### Work instructions
A - In the age-by-age reading list, who reviewed Damien Wilkins's Delirious?
B - From the age-by-age reading list, quote the passage that begins at the words "Age 51: A contemporary" and ends after the words "Gentlemen Bastard series.".
C - Continue the age-by-age reading list from its last sentence, keeping its format and tone.

— START OF Document segment —

Age 50: A less jolly memoir
Some lives are funnier than others. Giving up the Ghost by Hilary Mantel is an incredible memoir about chronic pain, infertility and various hauntings.
Age 51: A contemporary New Zealand book
How about a little literary patriotism? Try Damien Wilkins’s Delirious, reviewed glowingly here by Gabi Lardies and Claire Mabey.
Age 52: A book of fantasy
What’s better than one great book of fantasy? One great book of fantasy with 15 equally strong sequels. My most beloved fantasy series is Robin Hobb’s Realm of the Elderlings, which begins with a young boy, training to be an assassin’s apprentice. But if 16 books is too much of a commitment, try Scott Lynch’s excellent Gentlemen Bastard series.
Age 53: A book of philosophy
For those going through the existential wringer, why not make a little time for one of the great works of philosophy? I’m not personally brave enough to attempt Heidegger, but Le Guin’s translation of the Tao Te Ching is a beautiful and mysterious short read that won’t have you sweating over the dictionary.

— END OF Document segment —
— START OF Entries shown —

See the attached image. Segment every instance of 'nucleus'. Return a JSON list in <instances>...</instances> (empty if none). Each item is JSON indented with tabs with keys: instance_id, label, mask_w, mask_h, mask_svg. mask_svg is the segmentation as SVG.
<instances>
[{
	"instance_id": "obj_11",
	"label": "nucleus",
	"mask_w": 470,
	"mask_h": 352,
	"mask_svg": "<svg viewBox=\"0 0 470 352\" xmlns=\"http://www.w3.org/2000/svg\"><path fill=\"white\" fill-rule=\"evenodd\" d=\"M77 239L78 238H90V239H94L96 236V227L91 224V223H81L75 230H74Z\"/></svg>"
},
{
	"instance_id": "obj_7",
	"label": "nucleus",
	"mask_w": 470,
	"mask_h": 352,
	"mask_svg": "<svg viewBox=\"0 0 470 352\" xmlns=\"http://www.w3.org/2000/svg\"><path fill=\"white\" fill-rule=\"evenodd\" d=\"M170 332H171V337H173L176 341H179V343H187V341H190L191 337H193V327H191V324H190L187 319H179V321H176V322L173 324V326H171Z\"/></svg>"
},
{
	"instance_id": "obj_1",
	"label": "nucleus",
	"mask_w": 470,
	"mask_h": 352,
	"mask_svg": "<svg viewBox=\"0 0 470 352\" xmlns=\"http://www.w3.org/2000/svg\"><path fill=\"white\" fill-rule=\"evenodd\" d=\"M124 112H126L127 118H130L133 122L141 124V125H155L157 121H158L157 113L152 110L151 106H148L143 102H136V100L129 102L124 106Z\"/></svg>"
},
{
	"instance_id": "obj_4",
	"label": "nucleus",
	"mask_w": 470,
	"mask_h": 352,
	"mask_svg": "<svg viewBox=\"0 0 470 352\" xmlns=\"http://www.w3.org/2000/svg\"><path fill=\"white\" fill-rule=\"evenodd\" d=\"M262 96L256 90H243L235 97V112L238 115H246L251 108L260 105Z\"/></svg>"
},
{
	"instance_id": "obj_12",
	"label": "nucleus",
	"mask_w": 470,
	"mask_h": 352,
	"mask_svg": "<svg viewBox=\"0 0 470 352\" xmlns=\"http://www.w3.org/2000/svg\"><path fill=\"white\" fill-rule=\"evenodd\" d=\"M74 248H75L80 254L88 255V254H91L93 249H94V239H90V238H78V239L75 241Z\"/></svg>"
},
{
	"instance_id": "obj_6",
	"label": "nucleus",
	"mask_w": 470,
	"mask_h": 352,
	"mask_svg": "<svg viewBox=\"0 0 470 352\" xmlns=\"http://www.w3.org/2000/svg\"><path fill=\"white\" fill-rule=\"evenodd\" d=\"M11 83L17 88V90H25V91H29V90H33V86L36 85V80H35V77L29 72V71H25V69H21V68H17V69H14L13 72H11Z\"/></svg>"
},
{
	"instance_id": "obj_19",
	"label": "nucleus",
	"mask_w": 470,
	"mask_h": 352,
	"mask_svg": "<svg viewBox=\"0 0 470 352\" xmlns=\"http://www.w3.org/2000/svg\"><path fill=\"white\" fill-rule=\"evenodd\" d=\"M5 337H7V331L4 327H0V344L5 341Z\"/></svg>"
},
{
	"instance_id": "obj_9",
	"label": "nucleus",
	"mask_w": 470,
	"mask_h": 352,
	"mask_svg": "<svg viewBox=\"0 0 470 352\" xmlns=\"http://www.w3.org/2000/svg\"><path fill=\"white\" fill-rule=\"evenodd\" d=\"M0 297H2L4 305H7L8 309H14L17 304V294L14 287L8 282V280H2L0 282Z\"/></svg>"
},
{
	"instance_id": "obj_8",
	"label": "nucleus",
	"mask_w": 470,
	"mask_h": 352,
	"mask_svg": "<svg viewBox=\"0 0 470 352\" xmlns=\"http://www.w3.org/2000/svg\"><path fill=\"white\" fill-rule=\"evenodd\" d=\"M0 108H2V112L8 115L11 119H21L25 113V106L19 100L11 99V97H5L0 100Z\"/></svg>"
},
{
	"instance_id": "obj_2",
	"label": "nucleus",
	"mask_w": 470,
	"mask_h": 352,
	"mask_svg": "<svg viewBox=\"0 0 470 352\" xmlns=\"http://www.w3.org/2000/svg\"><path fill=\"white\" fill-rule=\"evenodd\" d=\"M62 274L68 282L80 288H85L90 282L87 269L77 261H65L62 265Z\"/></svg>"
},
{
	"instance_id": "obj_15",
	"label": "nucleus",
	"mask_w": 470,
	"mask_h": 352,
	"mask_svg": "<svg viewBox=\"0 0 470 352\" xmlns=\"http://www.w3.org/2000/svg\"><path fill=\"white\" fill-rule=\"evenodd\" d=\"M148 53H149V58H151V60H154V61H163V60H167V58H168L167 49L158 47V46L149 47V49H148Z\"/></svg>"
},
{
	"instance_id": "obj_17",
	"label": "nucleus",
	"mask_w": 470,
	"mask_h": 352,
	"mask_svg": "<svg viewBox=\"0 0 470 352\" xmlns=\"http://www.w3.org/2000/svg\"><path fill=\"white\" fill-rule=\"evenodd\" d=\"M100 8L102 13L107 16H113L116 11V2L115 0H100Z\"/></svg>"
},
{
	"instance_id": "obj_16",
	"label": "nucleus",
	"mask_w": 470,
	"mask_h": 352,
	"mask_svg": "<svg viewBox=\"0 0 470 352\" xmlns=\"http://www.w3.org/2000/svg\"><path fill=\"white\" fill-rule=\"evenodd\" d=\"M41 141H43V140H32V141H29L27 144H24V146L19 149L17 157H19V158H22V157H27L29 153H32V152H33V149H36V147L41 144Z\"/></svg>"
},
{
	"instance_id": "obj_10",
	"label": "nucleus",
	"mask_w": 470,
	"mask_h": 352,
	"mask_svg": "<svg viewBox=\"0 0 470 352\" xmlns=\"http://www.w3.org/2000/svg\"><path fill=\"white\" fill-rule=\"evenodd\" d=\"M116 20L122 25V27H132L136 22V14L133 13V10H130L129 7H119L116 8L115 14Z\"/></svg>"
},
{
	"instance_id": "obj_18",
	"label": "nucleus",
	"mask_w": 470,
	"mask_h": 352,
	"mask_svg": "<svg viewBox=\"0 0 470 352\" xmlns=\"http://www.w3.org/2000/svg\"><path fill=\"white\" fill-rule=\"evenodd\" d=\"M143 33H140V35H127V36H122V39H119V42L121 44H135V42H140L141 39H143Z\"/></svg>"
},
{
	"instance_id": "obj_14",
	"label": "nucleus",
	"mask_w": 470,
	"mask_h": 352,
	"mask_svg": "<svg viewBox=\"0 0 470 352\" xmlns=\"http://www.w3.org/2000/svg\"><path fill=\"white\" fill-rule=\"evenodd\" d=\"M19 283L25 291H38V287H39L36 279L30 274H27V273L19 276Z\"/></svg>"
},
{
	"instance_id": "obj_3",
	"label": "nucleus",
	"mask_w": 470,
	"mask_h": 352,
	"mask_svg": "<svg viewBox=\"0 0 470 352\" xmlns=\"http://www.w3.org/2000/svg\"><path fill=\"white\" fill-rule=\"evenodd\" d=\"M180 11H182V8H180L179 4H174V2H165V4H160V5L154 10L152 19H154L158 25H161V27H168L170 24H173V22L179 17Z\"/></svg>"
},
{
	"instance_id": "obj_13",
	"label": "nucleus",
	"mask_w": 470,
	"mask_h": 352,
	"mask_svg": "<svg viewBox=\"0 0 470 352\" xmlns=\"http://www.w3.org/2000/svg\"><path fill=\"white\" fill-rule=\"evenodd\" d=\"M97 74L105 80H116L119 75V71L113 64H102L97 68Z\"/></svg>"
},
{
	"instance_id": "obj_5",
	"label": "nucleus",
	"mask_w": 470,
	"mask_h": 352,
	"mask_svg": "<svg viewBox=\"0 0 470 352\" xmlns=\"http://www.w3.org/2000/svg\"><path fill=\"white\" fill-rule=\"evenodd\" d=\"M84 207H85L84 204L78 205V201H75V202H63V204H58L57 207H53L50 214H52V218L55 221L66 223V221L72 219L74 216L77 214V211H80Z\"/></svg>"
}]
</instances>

— END OF Entries shown —

### Outputs by task
A - Gabi Lardies and Claire Mabey.

B -
Age 51: A contemporary New Zealand book
How about a little literary patriotism? Try Damien Wilkins’s Delirious, reviewed glowingly here by Gabi Lardies and Claire Mabey.
Age 52: A book of fantasy
What’s better than one great book of fantasy? One great book of fantasy with 15 equally strong sequels. My most beloved fantasy series is Robin Hobb’s Realm of the Elderlings, which begins with a young boy, training to be an assassin’s apprentice. But if 16 books is too much of a commitment, try Scott Lynch’s excellent Gentlemen Bastard series.

C -
Age 54: A book of short stories
Read them all at once, or space them out over the course of a year. If you’ve already made your way through Lydia Davis, Denis Johnson and Lorrie Moore, try Raymond Carver, Kelly Link, Chekhov, or Claire-Louise Bennet.
Age 55: An epic
Come on. Give it a punt. There’s something in Homer and Milton for everyone.
Age 56: A fictional diary
Technically Sterne might not fit the definition. But fictional diaries are a great literary niche, and it’s high time they had a renaissance. I’ve already included Adrian Mole in the first part of this article, but I can’t resist giving him a second mention. Try The Diary of a Provincial Lady for a dry, witty, semi-autobiographical book about a disaster prone English housewife in 1930’s Devon.
Age 57: A damn good book
What the heading says. The Dog of the South is one of the funniest books I have ever read. David Mitchell has yet to write a dull novel.
Age 58: A book about sex
An incisive feminist essay collection, a collection of risque short stories, and two spectacularly horny novels.
Age 59: A book about travel
When you’re tormented by wanderlust, but can’t afford the plane fare.
Age 60: A famously difficult book
Are any of these any good? I have no idea. They’re too (famously) difficult.
Age 61: A book from the perspective of an animal
While this is admittedly a niche genre, there are too many great contenders. I Am a Cat by Soseki Natsume is a comic masterpiece about Japanese high society, narrated from the perspective of the resident feline.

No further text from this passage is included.